*Exercise objective*
Reproduce the following entries verbatim, line for line.
## BEGIN Data in this exercise
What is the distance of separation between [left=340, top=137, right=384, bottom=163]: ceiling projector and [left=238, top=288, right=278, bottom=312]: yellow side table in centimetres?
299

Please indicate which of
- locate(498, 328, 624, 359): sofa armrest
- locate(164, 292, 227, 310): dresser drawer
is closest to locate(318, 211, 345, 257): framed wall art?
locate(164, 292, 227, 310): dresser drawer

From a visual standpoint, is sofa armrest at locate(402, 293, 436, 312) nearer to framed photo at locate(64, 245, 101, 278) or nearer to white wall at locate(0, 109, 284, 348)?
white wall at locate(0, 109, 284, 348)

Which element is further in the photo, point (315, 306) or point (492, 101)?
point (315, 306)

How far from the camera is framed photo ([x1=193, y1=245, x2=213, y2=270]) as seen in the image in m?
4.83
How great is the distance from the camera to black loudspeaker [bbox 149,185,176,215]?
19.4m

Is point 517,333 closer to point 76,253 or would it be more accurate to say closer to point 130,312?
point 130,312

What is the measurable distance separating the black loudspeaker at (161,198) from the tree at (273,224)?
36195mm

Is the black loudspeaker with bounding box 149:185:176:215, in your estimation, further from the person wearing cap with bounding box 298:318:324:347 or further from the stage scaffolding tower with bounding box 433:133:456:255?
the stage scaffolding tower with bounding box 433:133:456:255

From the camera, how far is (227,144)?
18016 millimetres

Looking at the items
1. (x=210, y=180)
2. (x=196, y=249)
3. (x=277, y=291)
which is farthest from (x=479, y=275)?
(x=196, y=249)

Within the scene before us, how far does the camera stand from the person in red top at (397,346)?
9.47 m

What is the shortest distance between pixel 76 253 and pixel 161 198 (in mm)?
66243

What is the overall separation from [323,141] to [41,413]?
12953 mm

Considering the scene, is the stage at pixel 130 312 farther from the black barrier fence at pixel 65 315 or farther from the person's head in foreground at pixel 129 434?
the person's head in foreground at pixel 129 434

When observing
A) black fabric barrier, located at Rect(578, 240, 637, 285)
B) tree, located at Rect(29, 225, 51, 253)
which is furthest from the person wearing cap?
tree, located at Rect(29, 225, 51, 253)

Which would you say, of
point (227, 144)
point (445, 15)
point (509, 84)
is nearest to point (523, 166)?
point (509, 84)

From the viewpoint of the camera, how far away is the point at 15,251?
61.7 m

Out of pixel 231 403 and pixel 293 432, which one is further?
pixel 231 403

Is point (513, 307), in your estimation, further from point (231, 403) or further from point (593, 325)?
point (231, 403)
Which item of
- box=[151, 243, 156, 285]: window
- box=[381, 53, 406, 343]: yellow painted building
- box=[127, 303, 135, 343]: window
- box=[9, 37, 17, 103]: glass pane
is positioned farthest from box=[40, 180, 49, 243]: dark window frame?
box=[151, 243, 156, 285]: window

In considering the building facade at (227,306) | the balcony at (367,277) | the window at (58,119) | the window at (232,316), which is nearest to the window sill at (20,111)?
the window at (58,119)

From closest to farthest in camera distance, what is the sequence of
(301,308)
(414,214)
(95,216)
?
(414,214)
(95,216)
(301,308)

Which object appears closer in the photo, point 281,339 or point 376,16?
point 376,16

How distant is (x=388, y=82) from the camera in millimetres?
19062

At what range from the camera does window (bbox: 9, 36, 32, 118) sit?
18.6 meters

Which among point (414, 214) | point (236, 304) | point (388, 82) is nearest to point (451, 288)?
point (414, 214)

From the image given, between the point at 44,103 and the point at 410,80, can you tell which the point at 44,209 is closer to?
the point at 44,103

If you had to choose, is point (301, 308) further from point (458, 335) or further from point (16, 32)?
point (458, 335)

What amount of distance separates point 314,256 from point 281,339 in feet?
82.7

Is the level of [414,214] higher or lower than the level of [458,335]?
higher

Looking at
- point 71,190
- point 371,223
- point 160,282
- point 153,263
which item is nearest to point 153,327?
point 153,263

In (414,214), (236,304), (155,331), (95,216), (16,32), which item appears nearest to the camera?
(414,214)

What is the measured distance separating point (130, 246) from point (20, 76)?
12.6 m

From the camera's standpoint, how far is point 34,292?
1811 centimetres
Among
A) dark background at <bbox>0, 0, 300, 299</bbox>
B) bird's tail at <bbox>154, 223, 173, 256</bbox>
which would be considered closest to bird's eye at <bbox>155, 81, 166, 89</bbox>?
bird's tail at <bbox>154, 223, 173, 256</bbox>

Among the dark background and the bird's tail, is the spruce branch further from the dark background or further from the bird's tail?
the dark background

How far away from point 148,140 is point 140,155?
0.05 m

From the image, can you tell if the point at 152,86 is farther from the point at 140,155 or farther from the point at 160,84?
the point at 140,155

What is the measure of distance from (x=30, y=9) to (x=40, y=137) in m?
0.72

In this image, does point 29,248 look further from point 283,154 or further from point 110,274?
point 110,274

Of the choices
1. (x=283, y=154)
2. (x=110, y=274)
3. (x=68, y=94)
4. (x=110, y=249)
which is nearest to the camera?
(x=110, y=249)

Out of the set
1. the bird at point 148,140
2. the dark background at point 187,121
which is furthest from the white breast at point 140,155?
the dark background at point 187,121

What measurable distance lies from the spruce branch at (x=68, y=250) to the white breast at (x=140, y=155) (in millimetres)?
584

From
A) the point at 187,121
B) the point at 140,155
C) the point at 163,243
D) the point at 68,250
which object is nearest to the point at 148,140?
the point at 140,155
## END Data in this exercise
*Answer in full*
What is the distance of separation between [left=340, top=137, right=384, bottom=163]: ceiling projector and [left=238, top=288, right=278, bottom=312]: yellow side table in centimetres?
299

Please indicate which of
- locate(498, 328, 624, 359): sofa armrest
- locate(164, 292, 227, 310): dresser drawer
is closest to locate(318, 211, 345, 257): framed wall art?
locate(164, 292, 227, 310): dresser drawer

From a visual standpoint, is sofa armrest at locate(402, 293, 436, 312) nearer to framed photo at locate(64, 245, 101, 278) or nearer to white wall at locate(0, 109, 284, 348)?
white wall at locate(0, 109, 284, 348)

Which element is further in the photo, point (315, 306) or point (492, 101)?
point (315, 306)

How far from the camera is framed photo ([x1=193, y1=245, x2=213, y2=270]) as seen in the image in m?
4.83
How great is the distance from the camera to black loudspeaker [bbox 149,185,176,215]?
19.4m

Is point 517,333 closer to point 76,253 or would it be more accurate to say closer to point 130,312?
point 130,312

What is the measurable distance separating the black loudspeaker at (161,198) from the tree at (273,224)?
36195mm

Is the black loudspeaker with bounding box 149:185:176:215, in your estimation, further from the person wearing cap with bounding box 298:318:324:347 or further from the stage scaffolding tower with bounding box 433:133:456:255?
the stage scaffolding tower with bounding box 433:133:456:255

From the camera, how far is (227,144)?
18016 millimetres

Looking at the items
1. (x=210, y=180)
2. (x=196, y=249)
3. (x=277, y=291)
which is farthest from (x=479, y=275)?
(x=196, y=249)

Within the scene before us, how far does the camera stand from the person in red top at (397,346)?
9.47 m

What is the shortest distance between pixel 76 253 and pixel 161 198 (in mm)?
66243

What is the overall separation from [323,141] to [41,413]?
12953 mm

Considering the scene, is the stage at pixel 130 312 farther from the black barrier fence at pixel 65 315 or farther from the person's head in foreground at pixel 129 434?
the person's head in foreground at pixel 129 434

When observing
A) black fabric barrier, located at Rect(578, 240, 637, 285)
B) tree, located at Rect(29, 225, 51, 253)
which is furthest from the person wearing cap?
tree, located at Rect(29, 225, 51, 253)

Which would you say, of
point (227, 144)
point (445, 15)
point (509, 84)
is nearest to point (523, 166)?
point (509, 84)

From the viewpoint of the camera, how far away is the point at 15,251?
61.7 m

Out of pixel 231 403 and pixel 293 432, which one is further?
pixel 231 403

Is point (513, 307), in your estimation, further from point (231, 403) or further from point (593, 325)?
point (231, 403)
Which item of
- box=[151, 243, 156, 285]: window
- box=[381, 53, 406, 343]: yellow painted building
- box=[127, 303, 135, 343]: window
- box=[9, 37, 17, 103]: glass pane
is positioned farthest from box=[40, 180, 49, 243]: dark window frame?
box=[151, 243, 156, 285]: window

In considering the building facade at (227,306) | the balcony at (367,277) | the window at (58,119) | the window at (232,316), which is nearest to the window sill at (20,111)?
the window at (58,119)

From closest to farthest in camera distance, what is the sequence of
(301,308)
(414,214)
(95,216)
?
(414,214)
(95,216)
(301,308)

Which object appears closer in the photo, point 281,339 or point 376,16?
point 376,16

How distant is (x=388, y=82) from the camera in millimetres?
19062

At what range from the camera does window (bbox: 9, 36, 32, 118) sit?
18.6 meters

Which among point (414, 214) | point (236, 304) | point (388, 82) is nearest to point (451, 288)?
point (414, 214)

From the image given, between the point at 44,103 and the point at 410,80, can you tell which the point at 44,209 is closer to?
the point at 44,103

If you had to choose, is point (301, 308) further from point (458, 335) or further from point (16, 32)?
point (458, 335)

What amount of distance separates point 314,256 from point 281,339 in feet?
82.7

Is the level of [414,214] higher or lower than the level of [458,335]?
higher

Looking at
- point 71,190
- point 371,223
- point 160,282
- point 153,263
which item is nearest to point 153,327?
point 153,263

In (414,214), (236,304), (155,331), (95,216), (16,32), which item appears nearest to the camera?
(414,214)

What is the measured distance separating point (130, 246) from point (20, 76)?
12.6 m

From the camera's standpoint, how far is point 34,292?
1811 centimetres
Among
A) dark background at <bbox>0, 0, 300, 299</bbox>
B) bird's tail at <bbox>154, 223, 173, 256</bbox>
which would be considered closest to bird's eye at <bbox>155, 81, 166, 89</bbox>?
bird's tail at <bbox>154, 223, 173, 256</bbox>

Among the dark background and the bird's tail, is the spruce branch further from the dark background or further from the bird's tail?
the dark background

How far away from point 148,140 is point 140,155?
0.05 m

From the image, can you tell if the point at 152,86 is farther from the point at 140,155 or farther from the point at 160,84?
the point at 140,155

What is the measure of distance from (x=30, y=9) to (x=40, y=137) in m?
0.72

In this image, does point 29,248 look further from point 283,154 or further from point 110,274?
point 110,274

Of the choices
1. (x=283, y=154)
2. (x=110, y=274)
3. (x=68, y=94)
4. (x=110, y=249)
which is nearest to the camera?
(x=110, y=249)

Out of the set
1. the bird at point 148,140
2. the dark background at point 187,121
which is furthest from the white breast at point 140,155?
the dark background at point 187,121

What measurable distance lies from the spruce branch at (x=68, y=250) to the white breast at (x=140, y=155) (in millimetres)?
584

From
A) the point at 187,121
B) the point at 140,155
C) the point at 163,243
D) the point at 68,250
which object is nearest to the point at 148,140?
the point at 140,155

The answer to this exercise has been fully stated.